Check the kill wire, it might have wiggled loose


----------



## bad69cat (Nov 30, 2015)

When you put the throttle all the way down it makes contact (or should) with the green wire that runs to a ground point. If the wire is not touching the throttle lever or is not grounded on the other end it won't be able to ground out the ignition........


----------



## Winter (Dec 30, 2013)

*Engine will not shut off*



bad69cat said:


> When you put the throttle all the way down it makes contact (or should) with the green wire that runs to a ground point. If the wire is not touching the throttle lever or is not grounded on the other end it won't be able to ground out the ignition........


 I will try looking at it again and see thanks
Will let you know


----------



## Kiss4aFrog (Nov 3, 2013)

The wire is usually green but can be white or black too.

In the photo, red arrow is the "switch" that makes contact and grounds out the ignition coil.

The yellow arrow is the ground wire running down to a screw terminal where it meets with the other wire, blue arrow that runs under the flywheel to the ignition coil.

If any of the wiring comes loose of gets cut then it can't be grounded and will not stop the engine.
If any of the wires get nicked and or grounded then the engine won't have spark and will not start.


----------



## Zedhead (Jan 1, 2016)

Sometimes a little corrosion occurs and the throttle lever doesn't make good contact. A few up and downs can sometimes cure it. But should be addressed with a good cleaning.


----------



## Winter (Dec 30, 2013)

*kill switch*



Zedhead said:


> Sometimes a little corrosion occurs and the throttle lever doesn't make good contact. A few up and downs can sometimes cure it. But should be addressed with a good cleaning.


 I will try what you said thanks!


----------



## Kiss4aFrog (Nov 3, 2013)

_It starts fine but will not shut off? So maybe green wire lose? If I push the throttle down it moves the wire I see. Should I just move the wire by hand to see if shuts off?

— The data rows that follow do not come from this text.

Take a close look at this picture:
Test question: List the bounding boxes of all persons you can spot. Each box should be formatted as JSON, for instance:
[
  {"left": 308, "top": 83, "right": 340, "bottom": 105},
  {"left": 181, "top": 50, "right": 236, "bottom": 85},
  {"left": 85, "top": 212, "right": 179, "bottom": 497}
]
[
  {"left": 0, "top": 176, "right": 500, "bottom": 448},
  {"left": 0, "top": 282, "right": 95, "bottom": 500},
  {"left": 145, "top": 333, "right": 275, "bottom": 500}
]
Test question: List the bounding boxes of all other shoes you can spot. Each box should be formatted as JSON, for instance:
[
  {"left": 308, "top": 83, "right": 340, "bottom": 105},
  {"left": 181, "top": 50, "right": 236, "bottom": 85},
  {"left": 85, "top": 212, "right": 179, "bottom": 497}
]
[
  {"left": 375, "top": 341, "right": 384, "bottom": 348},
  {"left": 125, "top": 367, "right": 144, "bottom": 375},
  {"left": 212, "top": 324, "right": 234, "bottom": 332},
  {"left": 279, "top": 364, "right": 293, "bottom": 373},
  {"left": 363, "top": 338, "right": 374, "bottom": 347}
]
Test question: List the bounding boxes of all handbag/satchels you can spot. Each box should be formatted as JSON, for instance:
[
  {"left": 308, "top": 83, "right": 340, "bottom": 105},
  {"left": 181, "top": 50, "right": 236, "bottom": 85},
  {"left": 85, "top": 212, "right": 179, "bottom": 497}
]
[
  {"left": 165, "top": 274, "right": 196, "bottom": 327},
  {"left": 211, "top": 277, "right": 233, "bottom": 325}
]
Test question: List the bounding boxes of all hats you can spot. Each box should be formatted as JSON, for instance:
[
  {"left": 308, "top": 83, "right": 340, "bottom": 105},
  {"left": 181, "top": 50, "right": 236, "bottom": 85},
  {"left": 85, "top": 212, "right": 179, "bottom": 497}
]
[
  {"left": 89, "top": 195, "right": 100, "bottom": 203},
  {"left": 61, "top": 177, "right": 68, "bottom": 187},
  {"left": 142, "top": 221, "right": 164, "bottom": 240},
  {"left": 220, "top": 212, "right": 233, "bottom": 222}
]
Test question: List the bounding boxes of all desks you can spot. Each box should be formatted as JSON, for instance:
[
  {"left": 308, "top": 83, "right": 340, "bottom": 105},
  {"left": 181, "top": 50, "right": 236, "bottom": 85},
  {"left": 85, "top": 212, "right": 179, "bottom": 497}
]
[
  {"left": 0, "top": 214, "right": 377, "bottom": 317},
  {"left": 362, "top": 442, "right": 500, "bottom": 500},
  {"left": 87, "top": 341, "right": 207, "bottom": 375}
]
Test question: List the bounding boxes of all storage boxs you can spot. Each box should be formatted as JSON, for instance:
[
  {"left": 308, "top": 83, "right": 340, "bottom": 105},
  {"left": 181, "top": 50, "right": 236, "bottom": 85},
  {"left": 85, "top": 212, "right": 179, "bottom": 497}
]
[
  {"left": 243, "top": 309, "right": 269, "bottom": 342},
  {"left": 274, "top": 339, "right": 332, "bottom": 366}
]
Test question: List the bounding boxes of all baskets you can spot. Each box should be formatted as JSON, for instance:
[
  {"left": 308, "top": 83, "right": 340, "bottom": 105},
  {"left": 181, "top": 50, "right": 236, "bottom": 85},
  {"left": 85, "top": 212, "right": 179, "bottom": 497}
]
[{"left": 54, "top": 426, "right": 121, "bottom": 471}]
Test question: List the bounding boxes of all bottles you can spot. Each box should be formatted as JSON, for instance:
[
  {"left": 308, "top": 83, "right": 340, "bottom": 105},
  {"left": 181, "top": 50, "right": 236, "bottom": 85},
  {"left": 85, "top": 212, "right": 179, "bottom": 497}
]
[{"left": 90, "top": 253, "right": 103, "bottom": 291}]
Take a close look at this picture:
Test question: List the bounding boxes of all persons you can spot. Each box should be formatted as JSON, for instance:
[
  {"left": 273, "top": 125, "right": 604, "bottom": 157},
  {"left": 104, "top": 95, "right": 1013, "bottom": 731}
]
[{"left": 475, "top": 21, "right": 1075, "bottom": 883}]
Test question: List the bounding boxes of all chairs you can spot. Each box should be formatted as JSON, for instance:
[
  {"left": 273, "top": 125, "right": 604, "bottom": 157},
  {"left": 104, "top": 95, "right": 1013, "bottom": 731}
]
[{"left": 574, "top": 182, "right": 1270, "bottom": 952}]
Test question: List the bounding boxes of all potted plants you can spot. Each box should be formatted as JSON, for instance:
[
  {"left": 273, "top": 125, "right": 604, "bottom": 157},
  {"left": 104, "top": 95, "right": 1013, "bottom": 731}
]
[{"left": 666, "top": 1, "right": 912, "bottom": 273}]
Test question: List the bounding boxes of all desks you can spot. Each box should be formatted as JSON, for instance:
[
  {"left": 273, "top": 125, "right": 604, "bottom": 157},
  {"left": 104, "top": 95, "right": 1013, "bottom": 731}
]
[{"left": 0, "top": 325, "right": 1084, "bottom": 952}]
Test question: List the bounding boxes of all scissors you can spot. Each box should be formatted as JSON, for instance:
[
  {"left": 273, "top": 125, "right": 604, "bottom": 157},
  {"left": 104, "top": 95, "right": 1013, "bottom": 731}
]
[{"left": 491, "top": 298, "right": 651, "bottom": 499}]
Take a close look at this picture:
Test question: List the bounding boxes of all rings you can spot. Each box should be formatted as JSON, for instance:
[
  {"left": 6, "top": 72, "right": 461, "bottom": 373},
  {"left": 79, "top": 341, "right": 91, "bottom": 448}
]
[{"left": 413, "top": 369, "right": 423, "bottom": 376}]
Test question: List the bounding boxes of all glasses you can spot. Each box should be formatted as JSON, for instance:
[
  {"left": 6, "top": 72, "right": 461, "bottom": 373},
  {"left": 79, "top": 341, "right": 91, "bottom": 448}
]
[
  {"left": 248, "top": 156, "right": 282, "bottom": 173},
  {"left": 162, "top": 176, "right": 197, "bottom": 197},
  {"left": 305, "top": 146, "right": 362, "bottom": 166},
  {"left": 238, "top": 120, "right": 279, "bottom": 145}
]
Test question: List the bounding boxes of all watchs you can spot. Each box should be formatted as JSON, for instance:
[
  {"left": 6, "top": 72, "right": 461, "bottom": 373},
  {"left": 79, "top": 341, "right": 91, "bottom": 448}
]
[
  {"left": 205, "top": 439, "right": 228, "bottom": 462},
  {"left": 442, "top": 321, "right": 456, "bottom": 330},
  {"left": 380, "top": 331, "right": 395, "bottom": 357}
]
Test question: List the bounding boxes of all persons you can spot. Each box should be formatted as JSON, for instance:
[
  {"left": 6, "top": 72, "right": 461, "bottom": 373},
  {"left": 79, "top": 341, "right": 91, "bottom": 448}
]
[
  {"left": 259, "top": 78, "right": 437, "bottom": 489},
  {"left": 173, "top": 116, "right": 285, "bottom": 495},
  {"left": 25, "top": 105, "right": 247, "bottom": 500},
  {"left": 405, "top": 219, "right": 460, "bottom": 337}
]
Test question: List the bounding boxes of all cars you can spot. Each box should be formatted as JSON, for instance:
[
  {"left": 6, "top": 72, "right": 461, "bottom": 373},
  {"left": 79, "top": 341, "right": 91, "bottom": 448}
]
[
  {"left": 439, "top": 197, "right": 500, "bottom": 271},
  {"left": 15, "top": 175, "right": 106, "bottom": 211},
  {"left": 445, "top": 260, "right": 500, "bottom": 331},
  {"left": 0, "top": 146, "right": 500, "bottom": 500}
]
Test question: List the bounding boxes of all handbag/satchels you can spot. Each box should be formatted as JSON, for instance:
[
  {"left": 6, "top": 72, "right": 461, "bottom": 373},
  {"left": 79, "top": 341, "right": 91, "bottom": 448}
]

_Not so much loose as disconnected or broken. Maybe a photo would help.


----------



## Winter (Dec 30, 2013)

*switch*



Kiss4aFrog said:


> The wire is usually green but can be white or black too.
> 
> In the photo, red arrow is the "switch" that makes contact and grounds out the ignition coil.
> 
> ...


 Fixed it as maybe rust or ice on switch thanks!


----------



## Winter (Dec 30, 2013)

*switch*



Kiss4aFrog said:


> _It starts fine but will not shut off? So maybe green wire lose? If I push the throttle down it moves the wire I see. Should I just move the wire by hand to see if shuts off?
> 
> _Not so much loose as disconnected or broken.Maybe a photo would help.


Fixed it as maybe rust or ice on switch thanks!


----------



## Kiss4aFrog (Nov 3, 2013)

Good to hear. Too nice a machine to be having issues. :wavetowel2:


----------